Mrs Justice Collins Rice has handed down judgment in R (Chadwin & Ors) v Financial Services Compensation Scheme Ltd [2021] EWHC 2523 (Admin) in which Thomas Samuels successfully appeared for the Financial Services Compensation Scheme. The decision concerns a challenge to FSCS’s determination in relation to COBS 10.4.1R(1)(b), one of the three conditions required to be satisfied before a firm acting an execution-only basis can be exempted from the requirement to assess appropriateness under COBS 10. It is the first decision of any court in relation to the meaning and function of the provision.

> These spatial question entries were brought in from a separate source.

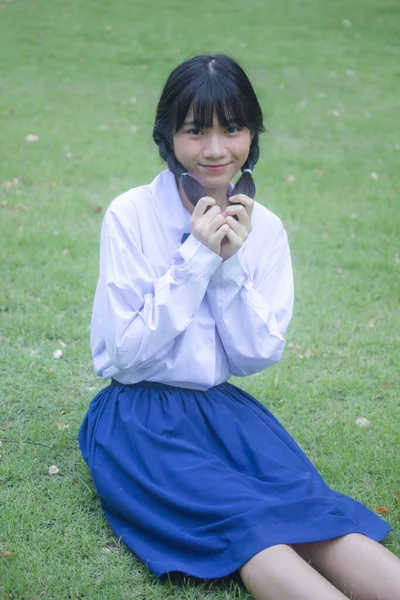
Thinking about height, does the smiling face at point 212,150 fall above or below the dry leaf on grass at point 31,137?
above

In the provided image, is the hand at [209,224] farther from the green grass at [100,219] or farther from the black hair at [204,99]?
the green grass at [100,219]

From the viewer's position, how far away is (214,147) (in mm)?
2652

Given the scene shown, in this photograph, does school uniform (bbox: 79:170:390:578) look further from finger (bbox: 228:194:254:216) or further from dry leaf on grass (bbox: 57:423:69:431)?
dry leaf on grass (bbox: 57:423:69:431)

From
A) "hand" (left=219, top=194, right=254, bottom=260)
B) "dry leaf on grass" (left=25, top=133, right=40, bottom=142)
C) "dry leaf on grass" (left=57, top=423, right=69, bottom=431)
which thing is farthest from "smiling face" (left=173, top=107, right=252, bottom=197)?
"dry leaf on grass" (left=25, top=133, right=40, bottom=142)

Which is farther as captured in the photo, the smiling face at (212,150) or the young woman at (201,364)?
the smiling face at (212,150)

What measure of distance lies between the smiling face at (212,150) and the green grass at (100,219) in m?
1.23

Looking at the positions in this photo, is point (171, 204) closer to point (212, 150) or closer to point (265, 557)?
point (212, 150)

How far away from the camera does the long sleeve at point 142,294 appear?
2584 millimetres

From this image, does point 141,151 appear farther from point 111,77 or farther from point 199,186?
point 199,186

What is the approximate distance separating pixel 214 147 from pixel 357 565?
1.32 m

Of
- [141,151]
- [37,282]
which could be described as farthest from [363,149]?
[37,282]

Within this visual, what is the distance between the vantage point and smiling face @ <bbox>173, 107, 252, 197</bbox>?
8.71 ft

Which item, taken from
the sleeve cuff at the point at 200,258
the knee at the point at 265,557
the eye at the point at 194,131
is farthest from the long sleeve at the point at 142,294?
the knee at the point at 265,557

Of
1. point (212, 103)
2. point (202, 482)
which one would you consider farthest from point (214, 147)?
point (202, 482)
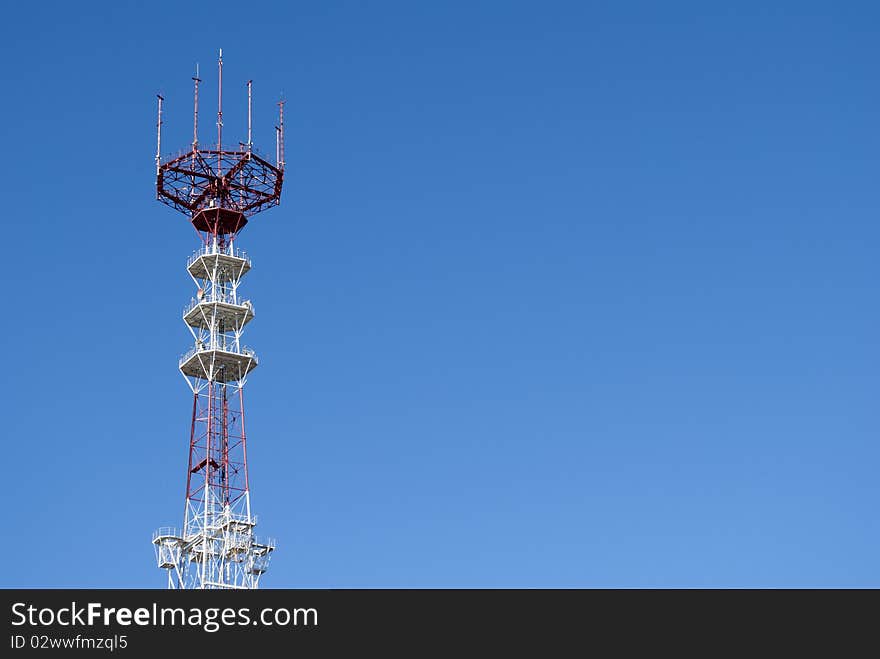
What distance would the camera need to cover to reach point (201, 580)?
125m

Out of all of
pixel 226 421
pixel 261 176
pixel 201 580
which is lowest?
pixel 201 580
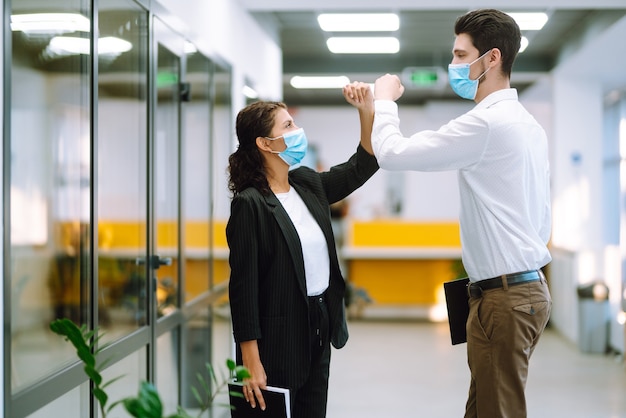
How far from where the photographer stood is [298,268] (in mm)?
2203

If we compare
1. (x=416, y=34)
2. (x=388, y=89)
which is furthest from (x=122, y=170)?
(x=416, y=34)

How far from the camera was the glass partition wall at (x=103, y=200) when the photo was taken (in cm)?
223

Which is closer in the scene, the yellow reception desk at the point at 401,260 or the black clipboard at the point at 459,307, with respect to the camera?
the black clipboard at the point at 459,307

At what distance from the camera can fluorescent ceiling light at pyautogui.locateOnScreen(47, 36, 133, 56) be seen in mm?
2463

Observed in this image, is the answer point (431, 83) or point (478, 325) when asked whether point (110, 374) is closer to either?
point (478, 325)

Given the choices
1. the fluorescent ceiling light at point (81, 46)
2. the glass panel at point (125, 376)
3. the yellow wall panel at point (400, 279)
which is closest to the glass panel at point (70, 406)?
the glass panel at point (125, 376)

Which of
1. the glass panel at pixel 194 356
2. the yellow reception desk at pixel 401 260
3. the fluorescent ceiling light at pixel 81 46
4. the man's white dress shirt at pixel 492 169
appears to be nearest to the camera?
the man's white dress shirt at pixel 492 169

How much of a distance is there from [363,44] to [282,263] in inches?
276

The Judge concluded that it required “explicit information about the regulatory position in relation to the provision of a particular ‘service’ by a particular firm to a particular client” (at [23]).Documents such as the generalised marketing material in question, available both to clients and non-clients, were not sufficient to satisfy the requirement. At [33]:

“…the marketing document’s self-description as not itself providing individually tailored investment advice, and as warning that appropriateness will depend on each individual’s circumstances and that the power bonds may not be suitable for all investors… is simply not the same thing as telling the reader that any future transaction… will be undertaken… on the basis that [the firm] is not required as such (that is, ‘in the provision of this service’) to assess the appropriateness of that transaction – at any point or in any form – and that the investor will therefore not benefit in any way from the protection of the rules on assessing suitability.  The former is a description of the (non-)effect of a marketing communication on its readership at large; the latter is a statement of the (non-)applicability of specific legal entitlements in a client/provider relationship.  Deducing the latter from the former is a non-sequitur…”

The Judge ultimately dismissed the claim in light of the application of s. 31(2A) of the Senior Courts Act 1981, which debars the Administrative Court from granting relief on a claim for judicial review if it is “highly likely” that the decision would have been the same irrespective of the alleged error. Applying the approach set out by the Court of Appeal in R (Goring-on-Thames Parish Council) v South Oxfordshire DC [2018] 1 WLR 5161, the Judge noted the causation issues faced by the claimants irrespective of the analysis on COBS 10.4.1R. She therefore concluded at [42]: “It appears to me in all these circumstances to be highly likely that the outcome for the Claimants would not have been substantially different if the ‘conduct complained of had not occurred’.”